To be most useful, social listening requires 24/7 monitoring and response and a refined execution strategy. The scope may be daunting in resources and knowledge but companies can jump-start their efforts through partnership with a third party that is both experienced in setting up and monitoring social media platforms, analyzing content and quantifying the input and that has the staff required to respond to customers in their own language, wherever they are. The partner's capabilities should include human-enabled filtering, multi-language analysis, access to closed communities not accessible to the usual social aggregation tools, source agnostic data aggregation and 100% accuracy in analysis of tone, context and content.

Barriers CXOs will face when considering a Social Listening strategy

The biggest challenge marketers expect to deal with in 2012 is a lack of resources (funds, manpower). Other issues relate to a general lack of knowledge or experience in measuring, managing, integrating and monitoring social listening, demonstrating the difficulties marketers still face in the social media marketing practice. Per Forrester, some 77% of companies identify a lack of sufficient resources for social marketing efforts as a challenge, while 58% say measuring ROI is another. Some 42% see managing and growing their social presence as a challenge.

An investment in growth

In today's competitive world, businesses must watch for trends, because how the online audience reacts to a trend will shape how and what they will buy from the business and the competition. There will be a need to identify influencers—those users who have most clout and sway online opinion, the business must engage these people, whether they are journalists, academics, analysts, shoppers or moms and try to engage and develop a relationship with them.

One leading baby care company analyzed chatter in Gen-Y mom communities that not only identified eight distinct "mom" segments, but led to a new campaign that generated 12% growth. A global beverage leader achieved 30% higher engagement in the targeted segment by identifying top online communities of interest and understanding customer behavior there.

As shown below, the journey toward full engagement with customers via social media is progressive. Most companies begin by monitoring social networks and then craft a strategy that incorporates the best of "old" and "new" marketing techniques until they arrive at an operational structure that works best for them and their particular customer base. Engaging a third party expert can help to speed this process and drive faster business returns.

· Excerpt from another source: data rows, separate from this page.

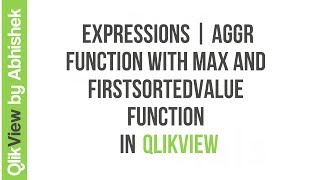 QlikView by Abhishek

EXPRESSIONS | AGGR FUNCTION WITH MAX AND FIRSTSORTEDVALUE FUNCTION IN QLIKVIEW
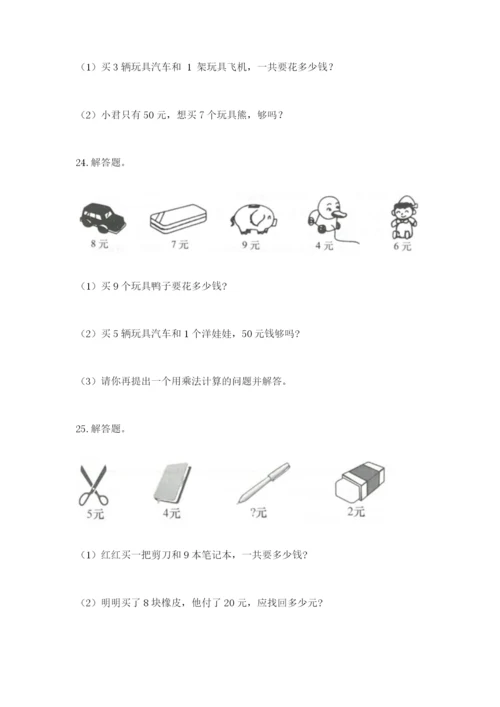 （1）买 3 辆玩具汽车和 1 架玩具飞机，一共要花多少钱？

（2）小君只有 50 元，想买 7 个玩具熊，够吗？

24. 解答题。

8 元　7 元　9 元　4 元　6 元

（1）买 9 个玩具鸭子要花多少钱？

（2）买 5 辆玩具汽车和 1 个洋娃娃，50 元钱够吗？

（3）请你再提出一个用乘法计算的问题并解答。

25. 解答题。

5元　4元　?元　2元

（1）红红买一把剪刀和 9 本笔记本，一共要多少钱？

（2）明明买了 8 块橡皮，他付了 20 元，应找回多少元？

In the end, social listening will allow a company to manage customers proactively, in real time, changing the game by anticipating issues and desires and providing fast resolutions. The tools already exist for keeping up with today's proactive consumers; companies must now seize the opportunity to hear what they have to say in ways that lead directly to market advantage. With 75% of online households participating in social media, it is time for modern companies to start listening.